Even though the FHA sets standard requirements, FHA-approved lenders’ requirements may be different.
FHA interest rates and fees also vary by lender, so it’s important to comparison shop. Getting a mortgage preapproval from more than one lender can help you compare the total cost of the loan.
The Bottom Line
While an FHA loan may sound great, it’s not for everybody. It won’t help those with credit scores less than 500. For those with bad credit, a personal loan may be a better option to consider. On the opposite end, aspiring homeowners who can afford a large down payment may be better off going with a conventional mortgage. It’s more likely that they’ll be able to save more money in the long run through the lower interest rates and mortgage insurance premium that conventional lenders provide.

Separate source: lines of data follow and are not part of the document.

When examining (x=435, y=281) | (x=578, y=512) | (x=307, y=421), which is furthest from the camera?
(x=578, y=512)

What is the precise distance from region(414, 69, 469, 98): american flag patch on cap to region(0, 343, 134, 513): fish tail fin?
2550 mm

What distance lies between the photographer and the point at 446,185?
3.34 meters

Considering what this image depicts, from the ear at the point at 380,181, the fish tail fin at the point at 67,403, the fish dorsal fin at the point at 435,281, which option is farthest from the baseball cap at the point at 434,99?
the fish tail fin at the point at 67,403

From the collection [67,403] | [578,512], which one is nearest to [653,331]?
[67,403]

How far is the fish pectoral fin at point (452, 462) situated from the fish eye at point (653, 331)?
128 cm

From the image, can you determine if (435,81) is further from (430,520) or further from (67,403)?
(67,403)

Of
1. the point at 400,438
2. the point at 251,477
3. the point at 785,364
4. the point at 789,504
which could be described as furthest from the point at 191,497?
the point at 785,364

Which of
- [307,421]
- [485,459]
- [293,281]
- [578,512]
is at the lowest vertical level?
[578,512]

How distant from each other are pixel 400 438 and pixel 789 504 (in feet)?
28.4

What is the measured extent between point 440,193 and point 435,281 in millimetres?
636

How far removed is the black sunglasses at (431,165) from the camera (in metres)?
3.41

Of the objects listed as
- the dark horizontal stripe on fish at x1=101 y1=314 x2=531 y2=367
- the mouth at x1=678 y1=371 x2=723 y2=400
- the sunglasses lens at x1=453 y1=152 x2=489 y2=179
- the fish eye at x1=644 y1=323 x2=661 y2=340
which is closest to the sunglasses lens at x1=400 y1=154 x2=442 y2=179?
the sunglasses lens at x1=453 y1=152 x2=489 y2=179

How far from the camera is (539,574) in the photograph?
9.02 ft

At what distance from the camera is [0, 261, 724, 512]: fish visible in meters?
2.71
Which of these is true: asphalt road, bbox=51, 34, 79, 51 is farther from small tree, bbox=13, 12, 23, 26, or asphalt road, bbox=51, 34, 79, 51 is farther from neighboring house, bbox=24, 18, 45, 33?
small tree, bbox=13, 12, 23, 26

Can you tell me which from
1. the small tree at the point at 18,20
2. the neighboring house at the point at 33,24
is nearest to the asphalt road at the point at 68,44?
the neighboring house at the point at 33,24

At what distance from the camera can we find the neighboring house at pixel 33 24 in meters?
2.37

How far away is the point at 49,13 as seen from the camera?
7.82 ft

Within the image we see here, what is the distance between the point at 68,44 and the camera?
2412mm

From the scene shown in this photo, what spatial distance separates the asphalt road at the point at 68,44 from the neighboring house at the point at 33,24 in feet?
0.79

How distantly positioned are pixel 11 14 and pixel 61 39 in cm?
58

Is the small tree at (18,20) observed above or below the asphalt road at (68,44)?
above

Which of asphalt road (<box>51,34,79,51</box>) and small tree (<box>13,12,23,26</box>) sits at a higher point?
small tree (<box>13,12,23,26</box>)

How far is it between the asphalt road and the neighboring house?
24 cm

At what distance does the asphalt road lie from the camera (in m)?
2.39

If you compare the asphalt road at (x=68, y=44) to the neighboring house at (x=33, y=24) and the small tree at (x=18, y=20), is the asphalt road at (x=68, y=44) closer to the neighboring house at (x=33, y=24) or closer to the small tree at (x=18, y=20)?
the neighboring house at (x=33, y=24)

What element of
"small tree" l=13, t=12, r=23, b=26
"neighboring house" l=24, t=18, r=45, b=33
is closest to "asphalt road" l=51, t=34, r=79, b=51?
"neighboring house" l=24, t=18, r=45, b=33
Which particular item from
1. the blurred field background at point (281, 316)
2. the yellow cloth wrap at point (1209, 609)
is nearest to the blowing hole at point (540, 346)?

FHA loans were not created to help potential homeowners who are shopping on the higher end of the price spectrum. Rather, the FHA loan program was created to support low- and moderate-income home buyers, particularly those with limited cash saved for a down payment.”
When you buy a home, you may be responsible for additional out-of-pocket expenses, such as loan origination fees, attorney fees, and appraisal costs. One of the advantages of an FHA mortgage is that the seller, home builder, or lender may pay some of these closing costs on your behalf. If the seller is having a hard time finding a buyer, it’s possible they might offer to help you out at the closing as a way of incentivizing the deal.